元の文章 »
------------------------------------------------------------------------
この映画をみて、仲正昌樹『100分で名著 ハンナ・アーレント全体主義の起源」』(NHKテキスト)を再読した。アーレントの名著を解説本で済ませているのは自分としては残念だが、それはともかく「存在のない子供たち」は「政府の保護を失い市民権を享受し得ず、従って生まれながらに持つはずの最低限の権利に頼るしかない人々が現れた瞬間に、彼らにこの権利を保障し得る者は全く存在せず、いかなる国家的もしくは国際的権威もそれを護る用意がないことが突然明らかになった」というアーレントの所説の完全映画化としてさしつかえない。

アーレントがこれを書いたときは第一次世界大戦ロシア革命による多数の亡命者の存在が意識されていたが、現在の世界はアーレントが直面した難民問題が拡大再生産されている事態のなかにある。
------------------------------------------------------------------------
取り組む課題 » 映画「存在のない子供たち」とアーレントを論じた上の文章について、最後の文に続く部分を書きなさい。

[空間推論データセットから取った行]
------------------------------------------------------------------------
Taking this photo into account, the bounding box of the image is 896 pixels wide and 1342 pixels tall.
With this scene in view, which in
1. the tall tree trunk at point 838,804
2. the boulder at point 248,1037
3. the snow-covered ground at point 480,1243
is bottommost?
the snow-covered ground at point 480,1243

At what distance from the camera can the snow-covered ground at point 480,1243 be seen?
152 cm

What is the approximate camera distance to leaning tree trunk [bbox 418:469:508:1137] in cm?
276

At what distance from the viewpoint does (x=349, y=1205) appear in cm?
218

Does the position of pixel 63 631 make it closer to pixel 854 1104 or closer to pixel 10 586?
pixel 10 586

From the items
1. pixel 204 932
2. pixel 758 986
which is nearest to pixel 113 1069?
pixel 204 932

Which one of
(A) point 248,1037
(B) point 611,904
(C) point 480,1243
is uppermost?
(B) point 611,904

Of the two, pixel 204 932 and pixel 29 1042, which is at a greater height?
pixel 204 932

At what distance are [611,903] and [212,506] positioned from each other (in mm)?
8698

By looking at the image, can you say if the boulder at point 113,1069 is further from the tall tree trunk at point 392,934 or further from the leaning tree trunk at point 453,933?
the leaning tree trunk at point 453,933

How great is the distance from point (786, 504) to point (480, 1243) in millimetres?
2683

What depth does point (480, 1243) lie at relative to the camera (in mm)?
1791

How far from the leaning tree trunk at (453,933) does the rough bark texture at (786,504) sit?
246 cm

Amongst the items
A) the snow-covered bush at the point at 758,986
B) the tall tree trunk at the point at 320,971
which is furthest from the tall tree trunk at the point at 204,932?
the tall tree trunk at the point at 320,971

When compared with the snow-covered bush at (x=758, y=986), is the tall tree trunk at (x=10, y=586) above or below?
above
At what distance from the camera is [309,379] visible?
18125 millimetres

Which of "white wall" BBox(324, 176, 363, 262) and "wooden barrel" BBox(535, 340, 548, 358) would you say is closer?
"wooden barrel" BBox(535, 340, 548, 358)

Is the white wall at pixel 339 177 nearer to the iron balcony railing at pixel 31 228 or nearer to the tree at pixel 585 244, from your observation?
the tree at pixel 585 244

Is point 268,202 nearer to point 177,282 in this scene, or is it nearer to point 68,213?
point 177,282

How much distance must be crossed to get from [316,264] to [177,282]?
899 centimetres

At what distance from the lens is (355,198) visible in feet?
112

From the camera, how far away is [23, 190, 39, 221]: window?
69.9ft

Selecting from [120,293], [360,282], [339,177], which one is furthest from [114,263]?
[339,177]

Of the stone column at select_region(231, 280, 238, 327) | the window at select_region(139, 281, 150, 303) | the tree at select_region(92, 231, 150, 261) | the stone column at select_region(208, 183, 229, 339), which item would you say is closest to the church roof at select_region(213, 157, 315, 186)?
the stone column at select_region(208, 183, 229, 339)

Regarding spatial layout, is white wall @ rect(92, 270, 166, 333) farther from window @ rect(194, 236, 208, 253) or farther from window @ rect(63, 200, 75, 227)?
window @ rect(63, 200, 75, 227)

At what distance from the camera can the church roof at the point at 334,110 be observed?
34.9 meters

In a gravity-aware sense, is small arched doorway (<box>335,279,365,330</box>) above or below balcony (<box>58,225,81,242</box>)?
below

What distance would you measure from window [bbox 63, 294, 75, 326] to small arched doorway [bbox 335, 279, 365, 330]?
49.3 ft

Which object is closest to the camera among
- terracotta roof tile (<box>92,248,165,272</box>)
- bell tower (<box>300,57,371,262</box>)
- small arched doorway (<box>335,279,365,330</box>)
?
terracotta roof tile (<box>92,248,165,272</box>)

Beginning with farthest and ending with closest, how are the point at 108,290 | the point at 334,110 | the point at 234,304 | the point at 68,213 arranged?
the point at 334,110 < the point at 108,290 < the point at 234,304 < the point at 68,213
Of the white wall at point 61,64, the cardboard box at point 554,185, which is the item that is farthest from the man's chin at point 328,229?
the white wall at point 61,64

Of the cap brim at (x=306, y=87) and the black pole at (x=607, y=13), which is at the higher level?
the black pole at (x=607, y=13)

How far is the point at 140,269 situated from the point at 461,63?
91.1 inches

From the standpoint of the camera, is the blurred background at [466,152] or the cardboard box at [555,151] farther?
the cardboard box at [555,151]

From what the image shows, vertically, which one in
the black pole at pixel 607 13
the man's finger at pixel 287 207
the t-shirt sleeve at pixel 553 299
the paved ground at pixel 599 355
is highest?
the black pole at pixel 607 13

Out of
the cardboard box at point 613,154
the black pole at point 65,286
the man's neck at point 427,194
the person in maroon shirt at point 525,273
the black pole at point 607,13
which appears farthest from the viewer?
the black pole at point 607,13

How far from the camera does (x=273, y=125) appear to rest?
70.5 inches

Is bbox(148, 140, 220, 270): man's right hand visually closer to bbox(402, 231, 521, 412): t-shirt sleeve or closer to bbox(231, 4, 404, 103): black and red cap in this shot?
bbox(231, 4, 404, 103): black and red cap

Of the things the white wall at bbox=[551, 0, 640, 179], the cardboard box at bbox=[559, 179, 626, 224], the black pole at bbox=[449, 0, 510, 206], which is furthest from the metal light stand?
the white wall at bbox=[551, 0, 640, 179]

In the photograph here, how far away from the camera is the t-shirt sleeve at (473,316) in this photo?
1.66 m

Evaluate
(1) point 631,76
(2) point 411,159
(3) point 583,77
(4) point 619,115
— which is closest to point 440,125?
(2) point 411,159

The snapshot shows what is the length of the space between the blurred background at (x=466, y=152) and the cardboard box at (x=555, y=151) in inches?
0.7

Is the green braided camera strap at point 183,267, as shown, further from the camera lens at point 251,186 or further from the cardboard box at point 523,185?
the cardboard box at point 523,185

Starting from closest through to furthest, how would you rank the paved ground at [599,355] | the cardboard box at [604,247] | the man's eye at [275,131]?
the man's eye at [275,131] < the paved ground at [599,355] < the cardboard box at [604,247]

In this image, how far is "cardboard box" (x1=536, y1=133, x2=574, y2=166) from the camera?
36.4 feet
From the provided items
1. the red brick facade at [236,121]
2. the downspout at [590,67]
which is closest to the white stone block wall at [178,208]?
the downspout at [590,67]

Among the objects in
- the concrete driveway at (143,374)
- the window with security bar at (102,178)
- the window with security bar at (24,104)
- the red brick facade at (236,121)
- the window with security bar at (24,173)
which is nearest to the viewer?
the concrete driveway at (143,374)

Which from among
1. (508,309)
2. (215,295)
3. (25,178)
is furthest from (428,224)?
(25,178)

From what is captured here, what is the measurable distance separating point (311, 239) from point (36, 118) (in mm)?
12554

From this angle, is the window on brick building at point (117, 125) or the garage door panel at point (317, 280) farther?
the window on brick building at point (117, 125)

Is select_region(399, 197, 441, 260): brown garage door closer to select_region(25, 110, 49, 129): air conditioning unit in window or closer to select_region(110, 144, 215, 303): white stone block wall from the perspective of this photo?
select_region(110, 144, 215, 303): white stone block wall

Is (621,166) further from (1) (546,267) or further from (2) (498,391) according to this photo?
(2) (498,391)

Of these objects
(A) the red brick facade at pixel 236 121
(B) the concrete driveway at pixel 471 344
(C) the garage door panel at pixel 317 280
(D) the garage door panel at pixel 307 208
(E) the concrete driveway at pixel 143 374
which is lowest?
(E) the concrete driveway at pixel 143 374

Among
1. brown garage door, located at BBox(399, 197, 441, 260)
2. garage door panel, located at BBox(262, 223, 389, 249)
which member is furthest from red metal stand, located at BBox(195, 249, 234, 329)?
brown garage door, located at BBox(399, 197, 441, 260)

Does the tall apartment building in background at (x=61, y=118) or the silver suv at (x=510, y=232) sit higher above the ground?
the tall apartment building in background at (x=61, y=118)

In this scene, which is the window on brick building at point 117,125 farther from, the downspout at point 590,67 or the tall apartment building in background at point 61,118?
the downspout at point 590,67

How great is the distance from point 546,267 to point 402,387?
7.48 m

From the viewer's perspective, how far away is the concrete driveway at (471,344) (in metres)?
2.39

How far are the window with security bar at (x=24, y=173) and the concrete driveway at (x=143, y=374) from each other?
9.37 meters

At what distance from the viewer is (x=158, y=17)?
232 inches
------------------------------------------------------------------------
課題への解答 »
アーレントは「人間は、次第にアナーキーになっていく状況の中で、為す術もなく偶然に身を委ねたまま没落するか、あるいは一つのイデオロギーの硬直した、狂気を帯びた一貫性に己を捧げるかという前代未聞の二者択一の前に立たされ」たと述べており、ファシズムスターリニズムをその文脈に位置付けた。トランプ万歳!は、アナーキーや硬直したイデオロギーをベースにした狂気を帯びた一貫性が拡大再生産されるなかで現れた現象なのだろうか。